What length would be needed for a BP Series 1?


----------



## davidh (Dec 14, 2016)

i still  have a few absolute models and direct reading accuremote ones available. I'm trying get out of the business,  not enough saturdays left in my life . . . . . . . 
davidh


----------



## Subwayrocket (Dec 14, 2016)

I have an iGaging OriginCal caliper. I'm pretty happy with it and the quality seems very good for the price. I tested it on "B" gauge blocks against a harbor freight caliper and a Shars 303-2463 micrometer. Nothing "high brow" here but the shars and the iGaging were both spot on with the gauge blocks. I would imagine the iGaging quill DRO is from the same hardware and of same quality. iGaging seem to get pretty good reviews. 
I too have been looking at their quill DRO but not sure whats involved to mount it on my PM935 . 
Personally I think I would get an iGaging for price and convenience ...then use the knee when higher accuracy is needed...i'm just a new hobbyist so take that with a grain of salt. 
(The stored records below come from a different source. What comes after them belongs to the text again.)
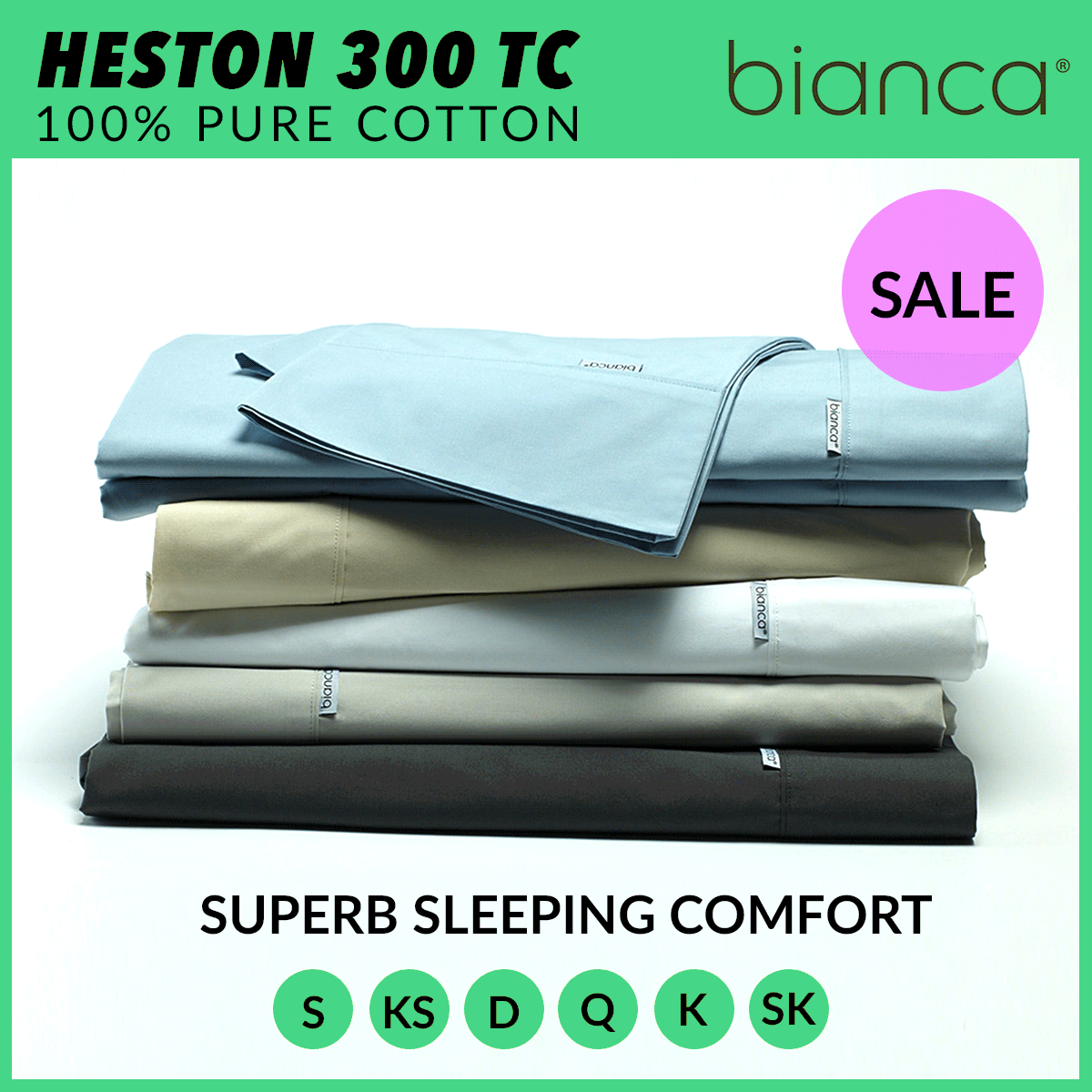 Weiß Heston 300tc 100% Cotton Percale Sheet Set Single Double Queen Super King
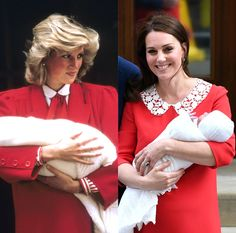 At the first public appearance of royal baby no. Kate Middleton wore a red dress that paid tribute to a red dress Prince Diana wore for Prince Harry's reveal. Princess Diana Dresses, Princes Diana, Kate Middleton Dress, Kate Middleton Style, Duke And Duchess, Duchess Of Cambridge, Princesa Kate, Royal Beauty, Tamar Braxton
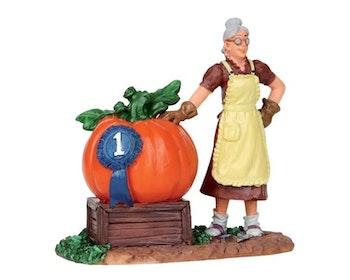 Prize Pumpkin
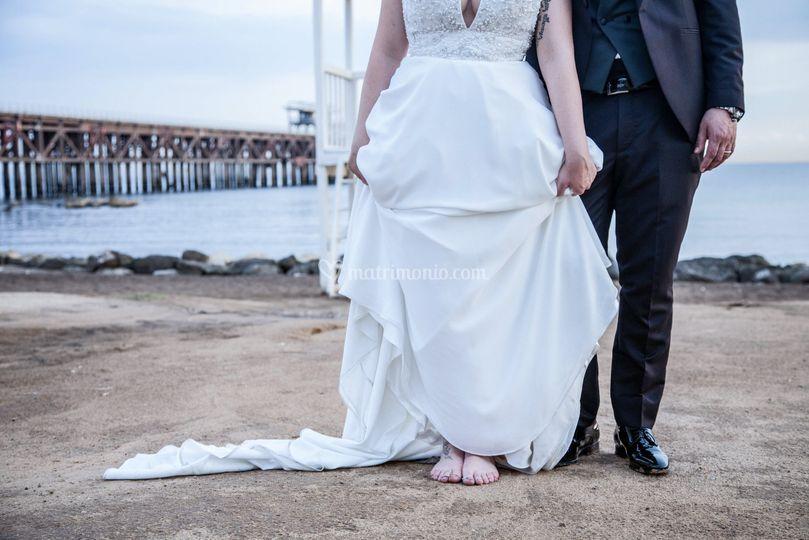Wedding Naples
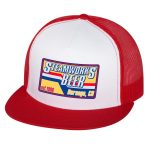 Steamworks Beer Trucker Hat (white front panel) White/Red
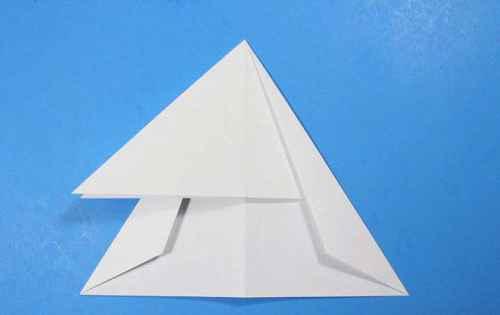 Как сделать из бумаги самолётик Летающий Ниндзя - Шаг 18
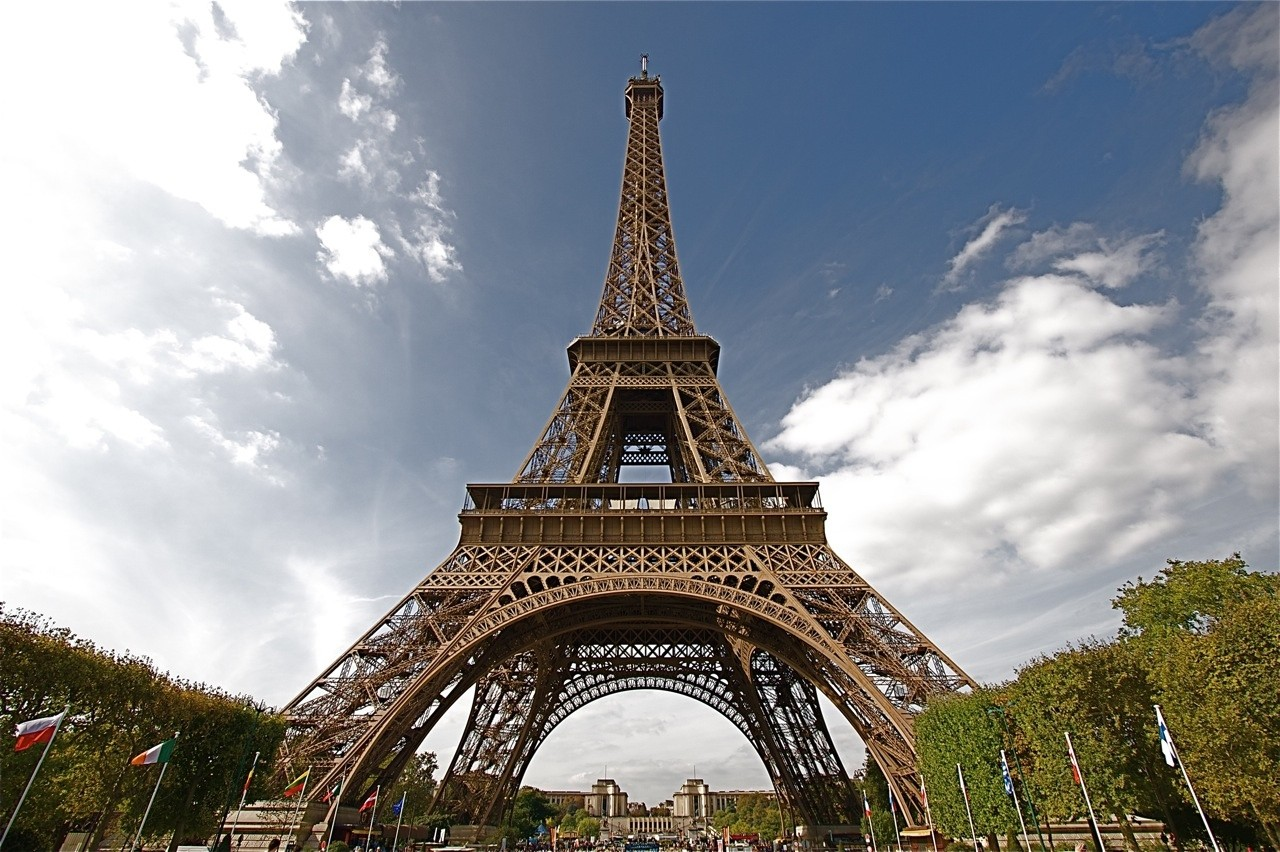 eiffel-tower-history.jpg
Good luck with it. Post some pics of your install 
~Steve


----------



## mksj (Dec 14, 2016)

On the magnetic scale for the spindle, I mounted mine perpendicular to the head to try to keep as much functionality for the controls. I machined a pin which attaches to the quill depth stop, and then machined a T plate that attaches to this and holds the reader. The magnetic scale is 6" read, I trimmed it down about an inch. Mounted it with some machined L brackets as shown. Everything is adjustable. I added some proximity sensors that sense the position of the quill/stop to provide auto on and auto reverse functions. 

If using an Igaging scale one could use a similar approach to attach the reader and the scale, although might mount the scale parallel to the head. Be sure when mounting the  brackets to the alignment reference mounts on top/bottom that you allow enough space for the quill feed release mechanisms to operate correctly and you do not tap the mounting holes too deeply.


----------



## sanddan (Dec 21, 2016)

One thing to consider is how fast the scale reacts. My mill came with a digital scale installed but it reacted so slow it was hard to use. I replaced it with one from ebay that works much better. It is very fast to react which is nice and accurate enough for most of my work. Also get one with the display orientated so it's easy to read when installed on the mill.

I also have a Z axis DRO scale mounted on the knee so I use that when I need more accuracy than the quill scale.


----------